Loi immigration : « Le gouvernement a tiré contre son camp » (Thierry Pech, Terra Nova)

ENTRETIEN - À la veille du verdict du Conseil constitutionnel sur la loi immigration, la pression monte pour le gouvernement de Gabriel Attal enlisé dans une crise agricole à rallonge. Le directeur général du think tank Terra Nova, Thierry Pech, affirme que l'adoption de cette loi apparaît comme « un naufrage pour la Macronie». « Sans les voix du RN, le gouvernement n'aurait pas obtenu de majorité », assure-t-il. En cas de censure sur le fond du texte, il pronostique une demande de la révision de la Constitution par l'extrême droite.
Grégoire Normand
Thierry Pech est directeur général du groupe de réflexion Terra Nova.
Thierry Pech est directeur général du groupe de réflexion Terra Nova. (Crédits : Reuters)

LA TRIBUNE - Le Conseil constitutionnel doit rendre son avis ce jeudi sur le controversé projet de loi immigration. En cas de censure du texte, que pourrait-il se passer sur le plan politique ?

THIERRY PECH - Il existe plusieurs manières de censurer un texte de loi. Le Conseil constitutionnel peut considérer que certains articles sont contraires aux principes constitutionnels. Les magistrats peuvent également considérer certains articles comme des « cavaliers législatifs ». Dans ce cas, les conservateurs pourront considérer qu'il faut faire un nouveau texte de loi et reprendre le travail législatif sur les articles censurés.

Lire aussi« Loi immigration : trop de défauts de fabrication » (Thierry Beaudet, président du Conseil économique, social et environnement)

En cas de censure sur le fond, les conservateurs ou l'extrême droite pourraient demander une révision de la Constitution. Certains responsables l'ont déjà suggéré. Le débat pourrait également déboucher sur une contestation du pouvoir des juges constitutionnels, comme ce fut le cas ces dernières années en Hongrie ou en Pologne.

Le président de la République Emmanuel Macron a affirmé que le vote de cette loi est « un revers pour le Rassemblement national ». Pourtant, vous affirmez dans une récente note qu'il s'agit bien « d'une victoire idéologique du RN », comme a déclaré Marine Le Pen. Pourquoi ?

> **Liste des enregistrements**
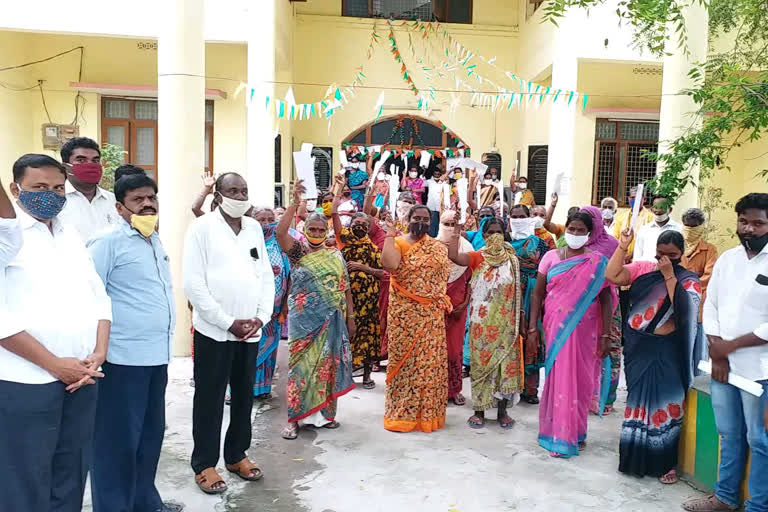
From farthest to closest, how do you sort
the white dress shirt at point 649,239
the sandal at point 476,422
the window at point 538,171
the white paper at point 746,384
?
the window at point 538,171, the white dress shirt at point 649,239, the sandal at point 476,422, the white paper at point 746,384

> **Consignes de l'exercice**
1) Indiquez quelle fonction Thierry Pech occupe selon l'entretien sur la loi immigration.
2) Dans l'entretien sur la loi immigration, réécrivez sous forme de liste le paragraphe commençant par « En cas de censure sur le fond » en conservant ses faits principaux.
3) Poursuivez l'entretien sur la loi immigration à partir de la dernière question posée à Thierry Pech.

> **Réponses dans l'ordre**
1) Il est directeur général du groupe de réflexion Terra Nova.

2)
- En cas de censure sur le fond, les conservateurs ou l'extrême droite pourraient demander une révision de la Constitution.
- Certains responsables l'ont déjà suggéré.
- Le débat pourrait aussi déboucher sur une contestation du pouvoir des juges constitutionnels, comme en Hongrie ou en Pologne ces dernières années.

3)
La comparaison du programme de Le Pen en 2022 avec le texte de loi adopté par le Parlement montre qu'il y a beaucoup de convergences. C'est un texte fortement coloré par les propositions de l'extrême droite. Ces propositions ont pour l'essentiel étaient recopiées par les députés et sénateurs Républicains. Ce n'est pas le texte du gouvernement. Mais l'exécutif a demandé à sa majorité de le voter en l'état et elle l'a fait.

Quels sont les principaux points de convergence entre le programme de Marine Le Pen et celui d'Emmanuel Macron sur l'immigration en 2022 ?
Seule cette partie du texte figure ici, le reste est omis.